Is Coffee & Other Foods Safe?
Currently there is no evidence of food or food packaging being associated with transmission of COVID-19.
Unlike foodborne gastrointestinal (GI) viruses like norovirus and hepatitis A that often make people ill through contaminated food, SARS-CoV-2, which causes COVID-19, is a virus that causes respiratory illness. Foodborne exposure to this virus is not known to be a route of transmission.
The virus is thought to spread mainly from person-to-person. This includes between people who are in close contact with one another (within about 6 feet), and through respiratory droplets produced when an infected person coughs or sneezes. These droplets can land in the mouths or noses of people who are nearby or possibly be inhaled into the lungs. It may be possible that a person can get COVID-19 by touching a surface or object that has the virus on it and then touching their mouth, nose, or possibly their eyes, but this is not thought to be the main way the virus spreads.

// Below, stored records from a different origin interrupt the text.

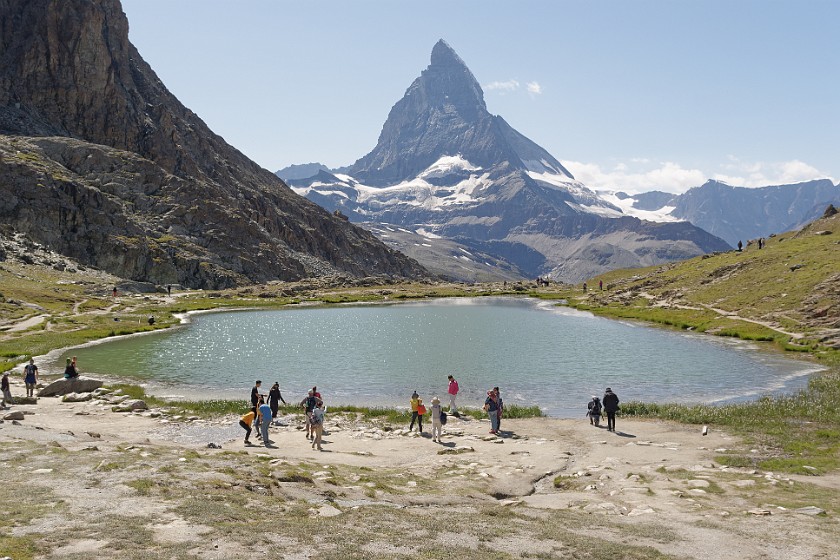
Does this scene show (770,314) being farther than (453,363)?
Yes

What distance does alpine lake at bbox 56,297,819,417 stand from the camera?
4916 centimetres

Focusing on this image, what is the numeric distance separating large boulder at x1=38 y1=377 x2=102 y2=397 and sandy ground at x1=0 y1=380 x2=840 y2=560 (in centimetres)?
479

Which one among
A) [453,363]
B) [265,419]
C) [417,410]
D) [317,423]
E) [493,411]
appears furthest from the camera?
[453,363]

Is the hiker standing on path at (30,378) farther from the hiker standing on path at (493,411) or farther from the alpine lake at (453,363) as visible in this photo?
the hiker standing on path at (493,411)

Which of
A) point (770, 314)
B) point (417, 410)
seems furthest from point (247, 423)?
point (770, 314)

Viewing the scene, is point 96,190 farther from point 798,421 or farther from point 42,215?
point 798,421

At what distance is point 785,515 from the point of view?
62.8 feet

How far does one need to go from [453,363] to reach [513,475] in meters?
36.8

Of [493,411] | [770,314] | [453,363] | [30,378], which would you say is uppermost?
[770,314]

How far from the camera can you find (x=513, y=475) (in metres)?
26.3

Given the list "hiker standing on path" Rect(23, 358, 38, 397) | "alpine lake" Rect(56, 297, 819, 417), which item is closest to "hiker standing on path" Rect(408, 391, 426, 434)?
"alpine lake" Rect(56, 297, 819, 417)

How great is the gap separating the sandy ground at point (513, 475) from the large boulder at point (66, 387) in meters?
4.79

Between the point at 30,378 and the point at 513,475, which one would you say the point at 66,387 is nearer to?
the point at 30,378

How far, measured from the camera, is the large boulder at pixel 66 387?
1763 inches
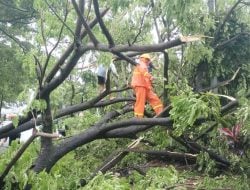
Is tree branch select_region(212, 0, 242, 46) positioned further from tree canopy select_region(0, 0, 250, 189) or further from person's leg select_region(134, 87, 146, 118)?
person's leg select_region(134, 87, 146, 118)

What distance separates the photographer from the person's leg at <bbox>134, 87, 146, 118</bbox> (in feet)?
18.2

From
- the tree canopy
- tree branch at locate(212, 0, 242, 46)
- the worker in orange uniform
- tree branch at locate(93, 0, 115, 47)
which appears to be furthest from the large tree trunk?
tree branch at locate(212, 0, 242, 46)

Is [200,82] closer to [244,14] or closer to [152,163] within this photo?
[244,14]

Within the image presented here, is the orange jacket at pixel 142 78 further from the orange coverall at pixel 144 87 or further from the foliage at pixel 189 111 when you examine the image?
the foliage at pixel 189 111

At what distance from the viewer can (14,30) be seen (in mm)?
12125

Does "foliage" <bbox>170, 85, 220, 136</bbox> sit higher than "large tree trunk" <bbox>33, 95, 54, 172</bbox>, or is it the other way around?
"foliage" <bbox>170, 85, 220, 136</bbox>

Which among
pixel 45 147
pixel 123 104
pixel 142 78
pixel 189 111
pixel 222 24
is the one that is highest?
pixel 222 24

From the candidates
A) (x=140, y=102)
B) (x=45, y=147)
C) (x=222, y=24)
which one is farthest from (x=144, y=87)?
(x=222, y=24)

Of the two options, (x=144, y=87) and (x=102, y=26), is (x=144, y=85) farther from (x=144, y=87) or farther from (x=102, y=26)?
(x=102, y=26)

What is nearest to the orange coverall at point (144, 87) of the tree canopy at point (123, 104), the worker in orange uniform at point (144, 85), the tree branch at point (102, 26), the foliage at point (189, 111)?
the worker in orange uniform at point (144, 85)

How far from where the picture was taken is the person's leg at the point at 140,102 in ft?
18.2

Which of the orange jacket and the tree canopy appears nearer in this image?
the tree canopy

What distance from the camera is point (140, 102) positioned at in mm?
5711

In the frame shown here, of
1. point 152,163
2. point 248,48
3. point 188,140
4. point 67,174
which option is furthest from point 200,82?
point 67,174
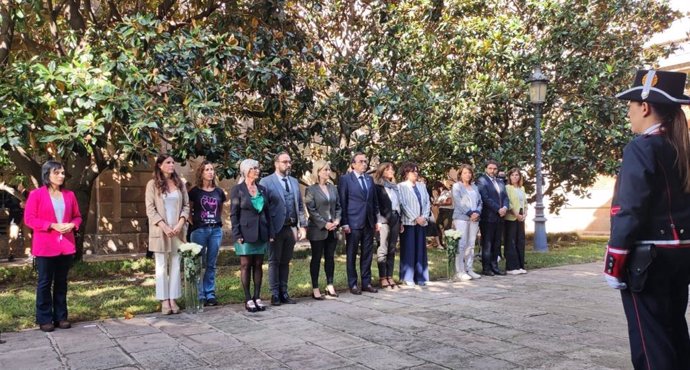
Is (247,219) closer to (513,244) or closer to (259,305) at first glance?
(259,305)

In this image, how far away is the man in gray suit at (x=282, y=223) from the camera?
7.66 m

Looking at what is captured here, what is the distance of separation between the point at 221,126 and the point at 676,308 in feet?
23.6

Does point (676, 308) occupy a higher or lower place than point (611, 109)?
lower

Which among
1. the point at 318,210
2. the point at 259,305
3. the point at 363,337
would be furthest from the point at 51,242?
the point at 363,337

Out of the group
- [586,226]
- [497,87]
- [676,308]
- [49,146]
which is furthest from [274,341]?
Answer: [586,226]

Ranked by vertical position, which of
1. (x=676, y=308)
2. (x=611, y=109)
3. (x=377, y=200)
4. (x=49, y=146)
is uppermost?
(x=611, y=109)

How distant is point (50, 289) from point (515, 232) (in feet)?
25.3

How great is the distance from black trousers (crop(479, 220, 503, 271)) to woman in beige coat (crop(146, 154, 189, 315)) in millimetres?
5330

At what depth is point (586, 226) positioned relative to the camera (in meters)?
24.4

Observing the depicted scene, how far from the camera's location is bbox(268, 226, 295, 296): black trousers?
25.2 ft

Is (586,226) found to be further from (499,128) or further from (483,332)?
(483,332)

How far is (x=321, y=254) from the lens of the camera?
27.0 ft

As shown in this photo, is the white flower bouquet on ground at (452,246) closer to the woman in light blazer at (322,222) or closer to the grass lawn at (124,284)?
the grass lawn at (124,284)

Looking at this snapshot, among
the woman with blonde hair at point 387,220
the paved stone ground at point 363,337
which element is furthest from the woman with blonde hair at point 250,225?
the woman with blonde hair at point 387,220
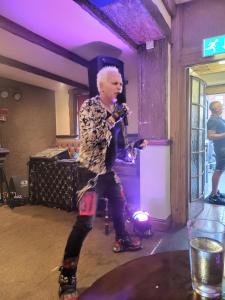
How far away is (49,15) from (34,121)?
293 centimetres

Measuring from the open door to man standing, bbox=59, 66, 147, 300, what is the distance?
143cm

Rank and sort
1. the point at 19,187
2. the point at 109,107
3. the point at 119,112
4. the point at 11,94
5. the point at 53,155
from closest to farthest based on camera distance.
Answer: the point at 119,112 → the point at 109,107 → the point at 53,155 → the point at 19,187 → the point at 11,94

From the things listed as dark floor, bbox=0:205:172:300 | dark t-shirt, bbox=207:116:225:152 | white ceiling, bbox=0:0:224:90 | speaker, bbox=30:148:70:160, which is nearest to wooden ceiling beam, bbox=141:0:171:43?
white ceiling, bbox=0:0:224:90

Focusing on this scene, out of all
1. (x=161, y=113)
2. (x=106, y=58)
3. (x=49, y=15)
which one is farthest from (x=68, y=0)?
(x=161, y=113)

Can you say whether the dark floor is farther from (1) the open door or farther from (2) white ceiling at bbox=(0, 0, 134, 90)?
(2) white ceiling at bbox=(0, 0, 134, 90)

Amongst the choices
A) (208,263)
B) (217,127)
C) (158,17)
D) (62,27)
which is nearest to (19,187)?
(62,27)

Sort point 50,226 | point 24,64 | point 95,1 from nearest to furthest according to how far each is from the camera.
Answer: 1. point 95,1
2. point 50,226
3. point 24,64

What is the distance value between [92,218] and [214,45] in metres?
1.95

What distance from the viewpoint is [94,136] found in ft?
4.89

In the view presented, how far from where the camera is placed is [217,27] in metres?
2.21

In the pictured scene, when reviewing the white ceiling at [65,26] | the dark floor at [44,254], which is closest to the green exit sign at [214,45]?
the white ceiling at [65,26]

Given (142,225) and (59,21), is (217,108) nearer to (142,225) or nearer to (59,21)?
(142,225)

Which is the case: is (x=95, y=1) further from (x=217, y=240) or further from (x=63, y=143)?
(x=63, y=143)

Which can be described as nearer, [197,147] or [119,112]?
[119,112]
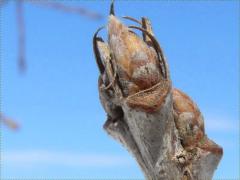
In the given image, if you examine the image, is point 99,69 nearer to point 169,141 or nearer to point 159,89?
point 159,89

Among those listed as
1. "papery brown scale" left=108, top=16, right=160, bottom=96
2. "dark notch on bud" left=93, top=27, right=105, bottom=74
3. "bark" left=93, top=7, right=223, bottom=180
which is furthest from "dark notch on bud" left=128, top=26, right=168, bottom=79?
"dark notch on bud" left=93, top=27, right=105, bottom=74

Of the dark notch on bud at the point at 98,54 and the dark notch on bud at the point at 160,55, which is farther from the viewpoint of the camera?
the dark notch on bud at the point at 98,54

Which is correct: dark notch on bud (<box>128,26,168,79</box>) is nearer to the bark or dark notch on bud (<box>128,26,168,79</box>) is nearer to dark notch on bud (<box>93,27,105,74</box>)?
the bark

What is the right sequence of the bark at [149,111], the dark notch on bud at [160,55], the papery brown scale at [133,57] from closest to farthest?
the papery brown scale at [133,57] < the bark at [149,111] < the dark notch on bud at [160,55]

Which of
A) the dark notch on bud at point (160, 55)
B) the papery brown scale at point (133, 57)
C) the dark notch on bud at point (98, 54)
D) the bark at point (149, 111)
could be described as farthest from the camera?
the dark notch on bud at point (98, 54)

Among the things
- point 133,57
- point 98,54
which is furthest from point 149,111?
point 98,54

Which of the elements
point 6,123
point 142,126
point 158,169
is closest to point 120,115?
point 142,126

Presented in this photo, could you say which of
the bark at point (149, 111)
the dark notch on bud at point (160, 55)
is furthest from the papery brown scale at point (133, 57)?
the dark notch on bud at point (160, 55)

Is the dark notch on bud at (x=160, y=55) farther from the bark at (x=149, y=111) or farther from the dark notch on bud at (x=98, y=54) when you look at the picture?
the dark notch on bud at (x=98, y=54)
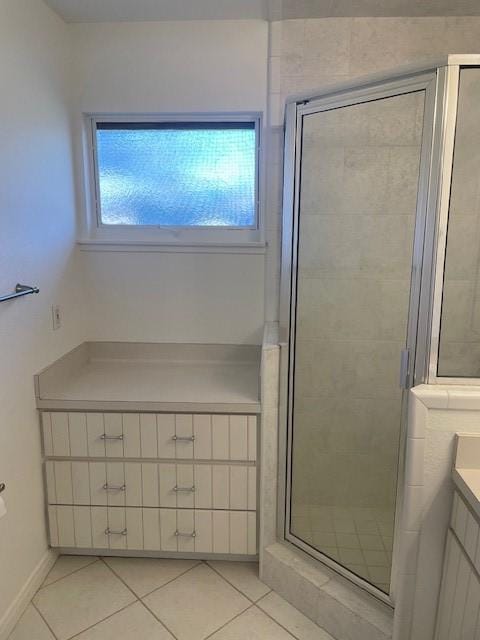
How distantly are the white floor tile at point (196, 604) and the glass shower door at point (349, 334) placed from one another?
1.22 feet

However, it’s always critical to follow the 4 key steps of food safety—clean, separate, cook, and chill – to prevent foodborne illness.
Is Coffee Safe to Buy?
Currently there is no evidence of food or food packaging being associated with transmission of COVID-19. It may be possible that a person can get COVID-19 by touching a surface or object that has the virus on it and then touching their mouth, nose, or possibly their eyes, but this is not thought to be the main way the virus spreads. CDC notes that in general, because of poor survivability of these coronaviruses on surfaces, there is likely very low risk of spread from food products or packaging that are shipped over a period of days or weeks at ambient, refrigerated, or frozen temperatures. It is more likely that a person will be exposed by person-to-person transmission involving close contact with someone who is ill or shedding the virus.
Consumers can follow CDC guidelines on how to protect yourself, especially the advice on frequent hand washing with soap and water for at least 20 seconds; and frequent cleaning and disinfecting of surfaces.
If you are concerned about contamination of food and food packaging you have purchased from the grocery store, wash your hands after handling food and food packages when you return from the grocery store and after removing packaging from food. In addition, it’s always critical to follow the 4 key steps of food safety—clean, separate, cook, and chill – to prevent foodborne illness. FDA also has advice about safely selecting and serving raw produce.